(STATED PROBLEM A):
Write out the passage of the twistor string theory excerpt from "Whereas the Poincare" up to and including "scalar function Ω(x).".
# START OF EXTRACT PROVIDED
Twistor string theory was developed through Witten's search for a space which had the same symmetries as AdS5xS5. Now, AdS5xS5 has a superconformal symmetry group, so I'll first describe what that means.

In post #5 (appendix), I showed how the Poincare group (which consists of Lorentz transformations and translations) can be described by giving its infinitesimal generators and their relations (in other words by giving its Lie algebra). The conformal group in 4 dimensions is an even larger set of symmetries than the Poincare group. The Poincare group has Lorentz boosts xμ->Λμνxν (6 parameters) and translations xμ->xμ + aμ (4 parameters). Additionally, the conformal group has dilatations xμ->λxμ (1 parameter) and special conformal transformations xμ->(xμ-x2aμ)/(1-2aμxμ+a2x2) (4 parameters). So the conformal group of 4 dimensional spacetime is a 15 - parameter object.

Whereas the Poincare transformations preserve the Minkowski metric η'μν = ημν, the conformal transformations only preserve the metric up to multiplication by a scale factor, i.e. under a conformal transformation we have η'μν = Ω(x)ημν for some scalar function Ω(x).

The Poincare group actions are obtained by exponentiating the actions of the generators. As I mentioned in post #5, the generators of the Poincare group satisfy the Lie algebra relations

[Jμν, Jλσ] = i(Jλνημσ - Jσνημλ - Jμληνσ + Jμσηνλ )

[Pμ, Jλσ] = i(Pλημσ - Pσημλ)
# END OF EXTRACT PROVIDED
# START OF DATASET CONTENT
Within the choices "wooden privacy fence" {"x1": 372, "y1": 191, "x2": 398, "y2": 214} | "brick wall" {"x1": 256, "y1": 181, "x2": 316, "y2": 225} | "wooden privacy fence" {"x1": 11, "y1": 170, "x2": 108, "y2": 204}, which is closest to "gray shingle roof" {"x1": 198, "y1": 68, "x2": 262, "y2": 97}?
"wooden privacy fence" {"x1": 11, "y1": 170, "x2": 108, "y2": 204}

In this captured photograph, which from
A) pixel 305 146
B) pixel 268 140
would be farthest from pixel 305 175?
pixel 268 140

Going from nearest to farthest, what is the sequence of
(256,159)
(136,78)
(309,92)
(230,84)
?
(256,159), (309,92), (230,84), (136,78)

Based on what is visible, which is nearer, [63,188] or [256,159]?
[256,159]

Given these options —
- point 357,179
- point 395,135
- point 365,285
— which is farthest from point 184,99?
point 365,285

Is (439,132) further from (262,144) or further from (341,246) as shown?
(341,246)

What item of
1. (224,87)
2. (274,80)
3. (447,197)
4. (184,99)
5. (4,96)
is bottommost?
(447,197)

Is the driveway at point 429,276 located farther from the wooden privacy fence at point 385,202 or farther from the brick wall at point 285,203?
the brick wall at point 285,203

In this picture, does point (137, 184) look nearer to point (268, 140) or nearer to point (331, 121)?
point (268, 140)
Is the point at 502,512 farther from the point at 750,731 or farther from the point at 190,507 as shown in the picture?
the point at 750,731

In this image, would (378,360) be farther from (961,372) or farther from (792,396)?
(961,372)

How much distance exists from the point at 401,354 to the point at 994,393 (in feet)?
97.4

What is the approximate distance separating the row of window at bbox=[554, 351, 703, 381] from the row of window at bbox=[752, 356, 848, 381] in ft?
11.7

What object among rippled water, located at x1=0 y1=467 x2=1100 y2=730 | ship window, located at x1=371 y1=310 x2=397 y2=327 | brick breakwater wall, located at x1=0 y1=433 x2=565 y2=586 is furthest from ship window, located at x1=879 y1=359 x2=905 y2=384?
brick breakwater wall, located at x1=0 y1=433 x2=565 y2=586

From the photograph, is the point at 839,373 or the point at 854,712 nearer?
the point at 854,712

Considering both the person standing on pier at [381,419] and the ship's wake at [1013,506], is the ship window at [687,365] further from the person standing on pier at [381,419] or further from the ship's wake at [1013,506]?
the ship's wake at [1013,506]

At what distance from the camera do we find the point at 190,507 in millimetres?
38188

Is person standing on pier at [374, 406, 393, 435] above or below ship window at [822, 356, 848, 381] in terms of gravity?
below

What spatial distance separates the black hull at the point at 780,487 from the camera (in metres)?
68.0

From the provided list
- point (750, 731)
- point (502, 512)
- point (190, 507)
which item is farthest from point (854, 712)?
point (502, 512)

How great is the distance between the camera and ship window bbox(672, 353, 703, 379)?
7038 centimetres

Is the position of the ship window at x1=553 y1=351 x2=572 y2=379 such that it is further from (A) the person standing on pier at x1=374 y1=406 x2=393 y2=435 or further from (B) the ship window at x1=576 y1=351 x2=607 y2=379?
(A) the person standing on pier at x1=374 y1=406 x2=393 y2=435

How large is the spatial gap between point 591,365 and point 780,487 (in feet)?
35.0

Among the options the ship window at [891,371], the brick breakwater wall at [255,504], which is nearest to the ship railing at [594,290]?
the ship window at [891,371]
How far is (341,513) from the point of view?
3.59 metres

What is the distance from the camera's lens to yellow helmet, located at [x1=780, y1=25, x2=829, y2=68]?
# END OF DATASET CONTENT
(STATED PROBLEM B):
Return the lines of the listing from the line with "Among the options" up to and including the line with "3.59 metres", unchanged.

(PROBLEM SOLUTION A):
Whereas the Poincare transformations preserve the Minkowski metric η'μν = ημν, the conformal transformations only preserve the metric up to multiplication by a scale factor, i.e. under a conformal transformation we have η'μν = Ω(x)ημν for some scalar function Ω(x).

(PROBLEM SOLUTION B):
Among the options the ship window at [891,371], the brick breakwater wall at [255,504], which is nearest to the ship railing at [594,290]?
the ship window at [891,371]
How far is (341,513) from the point of view?
3.59 metres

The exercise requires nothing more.